Correspondências entre Jack Kerouac e
Allen Ginsberg trazem as histórias e os bastidores da geração beat
A marca fundamental da literatura beat
talvez não seja a vida desregrada, o fascínio pelos subterrâneos ou mesmo a
tentativa de fazer a língua escrita soar como se fosse jazz bebop. Talvez o que
nos faz ainda hoje tratá-la justamente por “geração” seja a estreita
camaradagem e cumplicidade entre os principais envolvidos. É essa intimidade
entre dois protagonistas que faz despertar o interesse por As Cartas de Jack Kerouac & Allen
Ginsberg (L&PM Editores) calhamaço que o leitor
brasileiro agora tem ao seu dispor.
Trata-se de um longo compêndio para além
de 500 páginas, com mais de 10 anos de cartas entre Kerouac e Ginsberg, dos
meados da década de 1940 ao início da década de 1960. É a fase definitiva e
definidora da essência beat. Foi quando se conheceram, viajaram os Estados
Unidos de ponta a ponta, caíram na vida e começaram a escrever as obras que ajudariam
a nortear boa parte da literatura norte-americana – e ocidental – a ser
produzida nas décadas seguintes. O período das cartas corresponde à saída
desses autores do anonimato, às suas pioneiras publicações, às primeiras
resenhas feitas pela imprensa e ao início do desbunde mundial que seria chamado
de contracultura.
As Cartas de Jack Kerouac & Allen
Ginsberg foi colhido, organizado e editado por dois peritos na
geração beat: David Stanford, editor sênior da gigante editorial Viking
Penguin, e Bill Morgan, antigo protegido de Ginsberg que também era uma espécie
de bibliógrafo pessoal e arquivista particular. As cartas, portanto, ficaram em poder de Morgan após a
morte do poeta.
Kerouac (1922 – 1969) e Ginsberg (1926 –
1997) se conheceram no início de 1944 nos arredores da Universidade de
Columbia, em Nova York. A
vastidão da América ainda era desconhecida por Kerouac quando ele iniciou sua
troca de cartas com Ginsberg. Mas o prezado leitor de On the Road (1957),
de Kerouac, por conta dessas mil relações entre vida pessoal e obra literária,
já se sente imediatamente à vontade por aqui, totalmente enturmado na companhia
daqueles dois.

**Instruções de trabalho**
1. Você pode redigitar o trecho do texto, começando em "Trata-se de um" e seguindo até "de contracultura."?
2. Responda com base no trecho do texto:
(a) Quantas páginas tem o compêndio de cartas?
(b) Que cargo David Stanford ocupava?
(c) Onde Kerouac e Ginsberg se conheceram?
3. Quais são todas as pessoas mencionadas pelo nome no trecho do texto?

**Seção de dados**
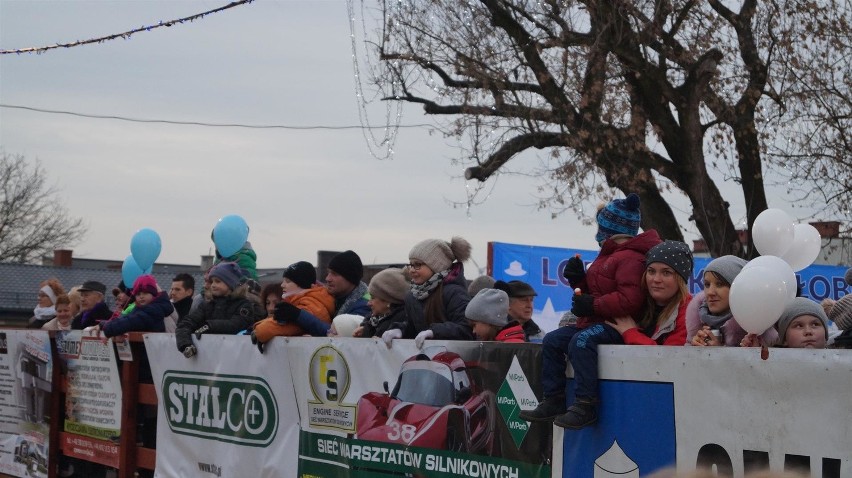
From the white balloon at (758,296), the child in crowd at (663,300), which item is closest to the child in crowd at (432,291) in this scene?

**Respostas**
1.
Trata-se de um longo compêndio para além
de 500 páginas, com mais de 10 anos de cartas entre Kerouac e Ginsberg, dos
meados da década de 1940 ao início da década de 1960. É a fase definitiva e
definidora da essência beat. Foi quando se conheceram, viajaram os Estados
Unidos de ponta a ponta, caíram na vida e começaram a escrever as obras que ajudariam
a nortear boa parte da literatura norte-americana – e ocidental – a ser
produzida nas décadas seguintes. O período das cartas corresponde à saída
desses autores do anonimato, às suas pioneiras publicações, às primeiras
resenhas feitas pela imprensa e ao início do desbunde mundial que seria chamado
de contracultura.

2.
(a) Mais de 500 páginas.
(b) Editor sênior da editora Viking Penguin.
(c) Nos arredores da Universidade de Columbia, em Nova York.

3. Jack Kerouac, Allen Ginsberg, David Stanford e Bill Morgan.